What is the UK fiscal hole and what causes it?
British government officials usually avoid the term ‘fiscal hole’ like the plague. This is because ministers have lost control of their finances, suggesting nasty tax increases and cuts in public spending are imminent.
Not this fall: Prime Minister Jeremy Hunt’s allies say he is considering tax increases and spending cuts worth about £55 billion a year, with one Treasury official warning: ing. Spending cuts alone will not fill the fiscal black hole. ”
Government insiders have highlighted multiple ways to fill in the gaps in recent media stories. Some, but not all, of these will be implemented in his November 17 Prime Minister’s Autumn Statement.
What is a fiscal hole?
Paul Johnson, director of the Institute for Fiscal Affairs, a leading think tank, said most people “rather jump over” the definition of a fiscal or budget hole.
It’s not this year’s budget deficit, nor is it the level of public debt.
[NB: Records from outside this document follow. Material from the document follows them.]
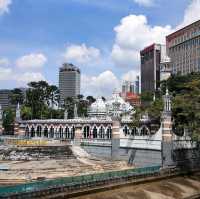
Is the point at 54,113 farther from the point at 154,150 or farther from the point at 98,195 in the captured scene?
the point at 98,195

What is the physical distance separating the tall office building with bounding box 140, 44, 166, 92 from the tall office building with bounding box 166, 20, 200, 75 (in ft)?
73.4

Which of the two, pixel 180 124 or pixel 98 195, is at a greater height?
pixel 180 124

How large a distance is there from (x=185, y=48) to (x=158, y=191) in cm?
10972

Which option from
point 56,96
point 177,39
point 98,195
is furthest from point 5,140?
point 177,39

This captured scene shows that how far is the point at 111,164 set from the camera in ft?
175

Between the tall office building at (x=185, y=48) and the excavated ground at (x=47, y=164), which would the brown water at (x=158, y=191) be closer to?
the excavated ground at (x=47, y=164)

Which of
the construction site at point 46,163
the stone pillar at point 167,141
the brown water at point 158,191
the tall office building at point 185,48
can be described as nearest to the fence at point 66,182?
the brown water at point 158,191

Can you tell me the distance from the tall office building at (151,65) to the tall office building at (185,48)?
2238 cm

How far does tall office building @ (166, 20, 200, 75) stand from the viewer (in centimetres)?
13288

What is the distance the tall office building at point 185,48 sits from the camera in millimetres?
132875

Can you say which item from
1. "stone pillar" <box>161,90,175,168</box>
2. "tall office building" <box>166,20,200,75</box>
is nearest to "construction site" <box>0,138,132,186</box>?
"stone pillar" <box>161,90,175,168</box>

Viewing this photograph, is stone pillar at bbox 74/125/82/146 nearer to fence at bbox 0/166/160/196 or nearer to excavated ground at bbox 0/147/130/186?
excavated ground at bbox 0/147/130/186

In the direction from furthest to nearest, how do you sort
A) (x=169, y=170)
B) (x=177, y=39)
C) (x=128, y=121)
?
1. (x=177, y=39)
2. (x=128, y=121)
3. (x=169, y=170)

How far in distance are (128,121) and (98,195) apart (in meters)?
40.2
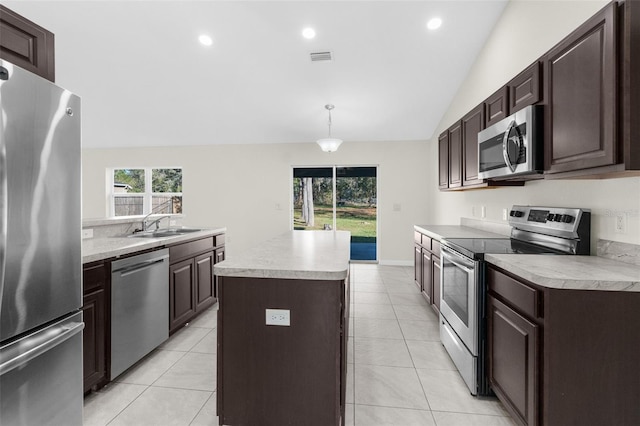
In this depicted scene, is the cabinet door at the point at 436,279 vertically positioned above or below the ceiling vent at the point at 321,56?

Gemma Tetlow, chief economist at another think tank, the Government Institute, said the most basic fiscal hole represented a “gap.” [in the public finances] Between where we are projected to be and where we want to be”.
That means the hole depends on the Prime Minister’s own definition of sustainable finances.
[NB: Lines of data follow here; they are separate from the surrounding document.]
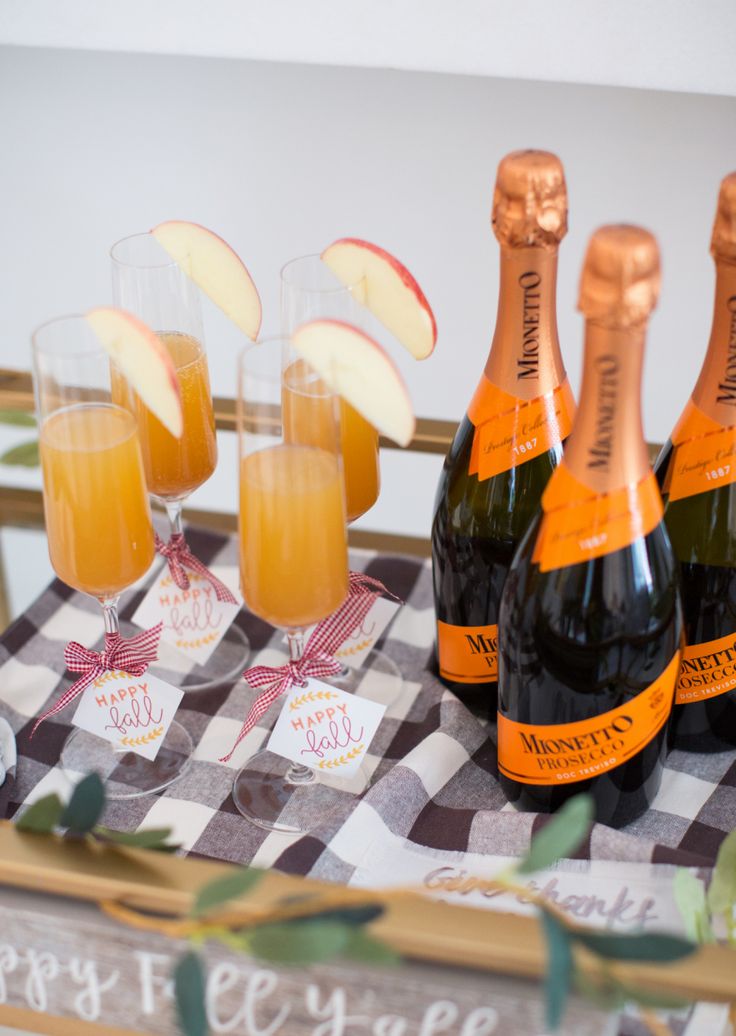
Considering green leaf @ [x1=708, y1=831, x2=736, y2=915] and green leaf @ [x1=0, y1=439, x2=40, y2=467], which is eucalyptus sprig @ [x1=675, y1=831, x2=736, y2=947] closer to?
green leaf @ [x1=708, y1=831, x2=736, y2=915]

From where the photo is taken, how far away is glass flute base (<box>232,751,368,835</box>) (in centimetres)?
71

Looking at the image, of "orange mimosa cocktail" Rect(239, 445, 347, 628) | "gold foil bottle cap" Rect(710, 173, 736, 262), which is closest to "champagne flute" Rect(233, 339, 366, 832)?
"orange mimosa cocktail" Rect(239, 445, 347, 628)

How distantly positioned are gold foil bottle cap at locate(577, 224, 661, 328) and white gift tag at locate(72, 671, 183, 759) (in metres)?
0.37

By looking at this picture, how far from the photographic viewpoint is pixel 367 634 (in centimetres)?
83

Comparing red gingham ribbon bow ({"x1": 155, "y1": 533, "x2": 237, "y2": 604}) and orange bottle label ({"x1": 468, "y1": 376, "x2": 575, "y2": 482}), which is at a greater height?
orange bottle label ({"x1": 468, "y1": 376, "x2": 575, "y2": 482})

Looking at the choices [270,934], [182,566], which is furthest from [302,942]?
[182,566]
Hunt wants to reduce public debt as a share of gross domestic product, a goal that is expected to take five years to reach.
To reach the target, Mr Hunt’s allies say they are considering tax increases and spending cuts worth about £55 billion a year between 2027 and 2028.
As part of filling the fiscal hole, Tetrou said he likely wanted “to create room for error because fiscal forecasts are uncertain”.
What are the drivers of the UK budget gap?
Almost anything that can go wrong has done so since the Treasury Department’s Spring Statement in March.
New forecasts by the UK’s fiscal watchdog, due to be released alongside a statement in the fall, are expected to dampen economic growth as higher energy prices make countries like the UK that import fossil fuels poorer. .
In addition to this, high inflation and rising interest rates will increase the cost of government borrowing and welfare payment payments compared to the Office of Budget Responsibility’s March forecast.
A third problem is the government’s decision to spend tens of billions more pounds to support household energy bills, putting more pressure on public finances.
Tetrou said the biggest drivers of the budget deficit were “higher interest rates on government borrowing and slower economic growth”, which would weigh on future tax revenues.
Much of this was common to the UK and other European countries, but Bank of England Governor Andrew Bailey last week pointed to a “UK factor” that makes the UK’s borrowing costs higher than in other developed countries. did.
This is a reference to Liz Truss’ ill-fated ‘mini’ budget, which included £45bn of unpaid tax cuts, causing financial market turmoil and temporarily boosting government bond yields relative to other countries. was.
Paul Johnson said: . . the magnitude of the concerns in the financial markets means that the Treasury will need to act more quickly to fill the void than if the ‘mini’ budget had not materialized. “
What impact will government fiscal rules have?
The government’s existing fiscal rules state that debt as a percentage of GDP should fall by the third year of the latest OBR projections and the current budget should be balanced over the same timeframe. . Hunt said he plans to overhaul these, saying the goal should be achieved in five years, not three.
The OBR’s job is to ‘research and report on financial sustainability’, primarily by publishing projections and comparing them to fiscal regulations.
Paul Johnson said the role was effective for three reasons. First, it sets government targets for future borrowing and debt. Second, it ties the Prime Minister’s hand to an independent forecast, making it harder for the Treasury to fiddle with the numbers.
He said the third “most important” reason was that the prime minister was given the power to negotiate within the government and tell his cabinet colleagues that he could not fund his favorite projects because they would violate financial rules. added.
However, not everyone is a fan of rules. Jagjit Chadha, director of the National Institute of Economic and Social Research, another think tank, is looking to stick to a strict rule in five years “in a world hit by big shocks like Covid, energy and Brexit.”
“I’m not against moving [from fiscal rules]but in order not to try to do [budgetary consolidation] It’s too early,” Chada added.
How will Hunt get his finances back on track?
Hunt will soon receive a forecast from OBR that reveals just how big the hole will be when he wants to hit his main fiscal rule in 2027-2028.
This figure is believed to be between £30 billion and £40 billion. On top of this figure, Hunt is expected to add £15bn of financial headroom to his so-called £10bn.
Hunt says that trying to reduce the debt burden by borrowing less will hurt economic growth and affect extended tax revenues, requiring tax increases and spending cuts of around £55bn a year or more. This highlights that some of the budgetary measures may not ultimately help fill the fiscal hole.
Chadha said the last point is important in the design of fiscal consolidation. “The key to reducing debt is [the measures] Don’t lead to policies that prevent the economy from doing its job and growing,” he added.